Newbie to this great forum, tons of info!

Has anyone of you done (or know somebody) who installed a BMW OEM Sirius receiver on their E60 5-Series (2004 & Up)?

Circle BMW (www.circlebmw.com) has all the part numbers required for the upgrade, but I wanted the level of difficulty for that type of installation.

I have navigation AND satellite radio preparation.

Thanks for your feedback!


----------



## mrbelk (Dec 5, 2003)

Take this with a grain of salt, but I think that the Sirius module plugs in to the MOST bus back in the left-hand side of the trunk. I say this because when I installed the CPT9000 system, there was a pair of fiber-optic connectors tied up in the back. Presumably they are to connect to either (or both of) the Sirius and DVD entertainment system.

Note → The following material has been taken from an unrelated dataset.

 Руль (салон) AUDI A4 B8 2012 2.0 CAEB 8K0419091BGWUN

I also have NAV and Sirius prep, so we'd most likely be looking at identical cable routings in the trunk.

Another thing to note is that while the physical installation might be a good DIY, almost certainly the BMW service dept. would have to register the Sirius with the car's main control system so that it knew to give you the option of using the Sirius module as a source.

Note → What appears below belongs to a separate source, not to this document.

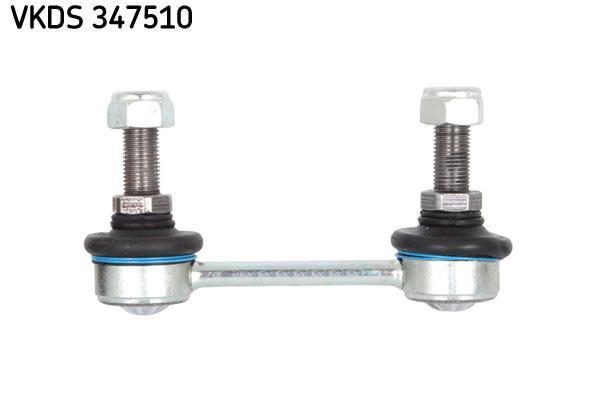 Biellette de barre stabilisatrice (Biellette antiroulis) SKF ref. VKDS 347510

Why it can't be "plug and play" is beyond me, but I would not be at all surprised.

-MrB


----------



## JST (Dec 19, 2001)

mrbelk said:


> Take this with a grain of salt, but I think that the Sirius module plugs in to the MOST bus back in the left-hand side of the trunk. I say this because when I installed the CPT9000 system, there was a pair of fiber-optic connectors tied up in the back. Presumably they are to connect to either (or both of) the Sirius and DVD entertainment system.
> 
> I also have NAV and Sirius prep, so we'd most likely be looking at identical cable routings in the trunk.
> 
> ...


Obviously it may be different in the new 5ers, but in the 3er no changes to the car's systems are required--it is plug and play.


----------